→ What to work on
Images don't belong in the copy. Output the rest of the data exactly.

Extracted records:
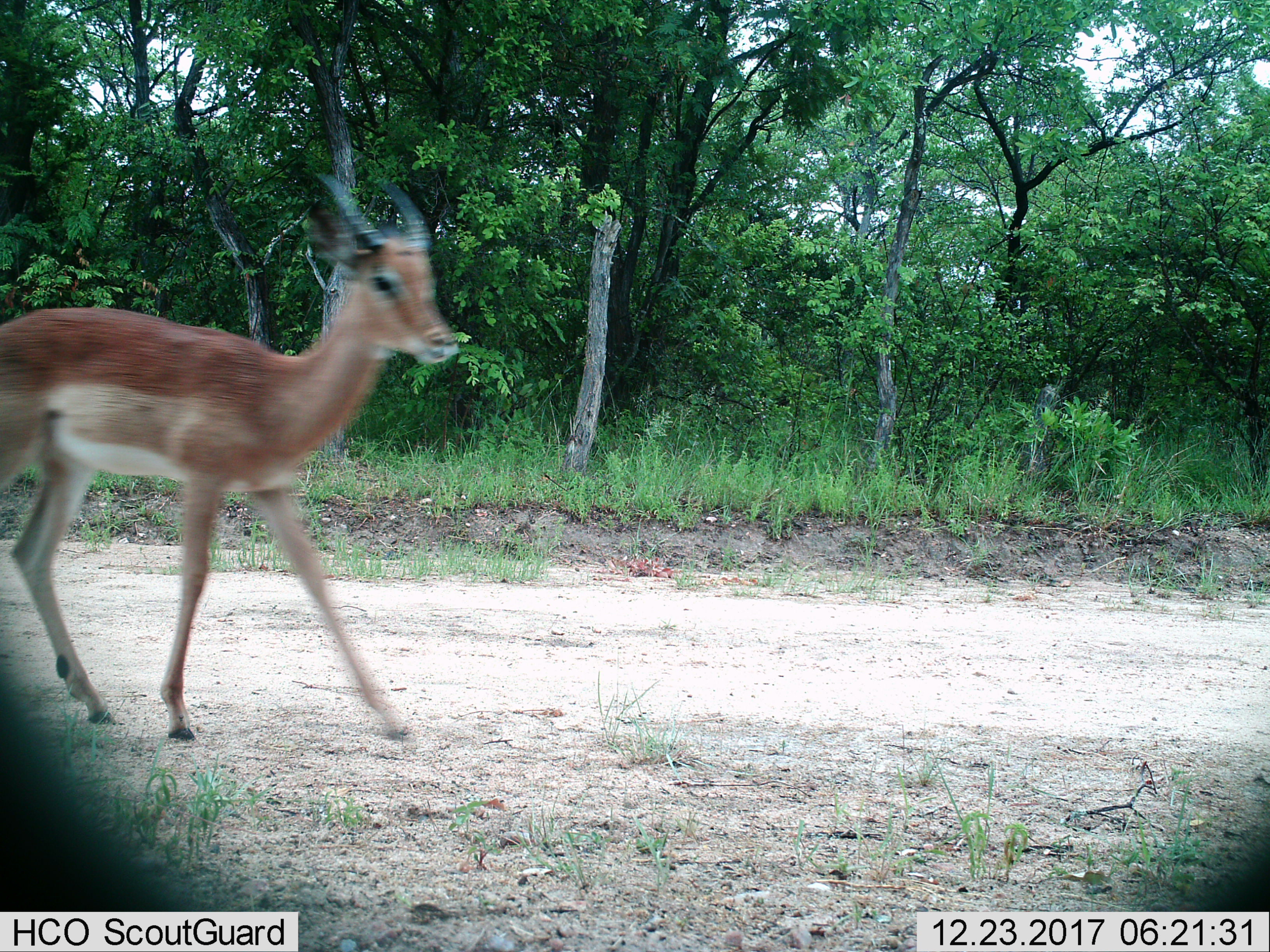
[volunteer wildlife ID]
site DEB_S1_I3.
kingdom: Animalia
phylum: Chordata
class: Mammalia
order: Artiodactyla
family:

→ Output of the task
[volunteer wildlife ID]
site DEB_S1_I3.
kingdom: Animalia
phylum: Chordata
class: Mammalia
order: Artiodactyla
family:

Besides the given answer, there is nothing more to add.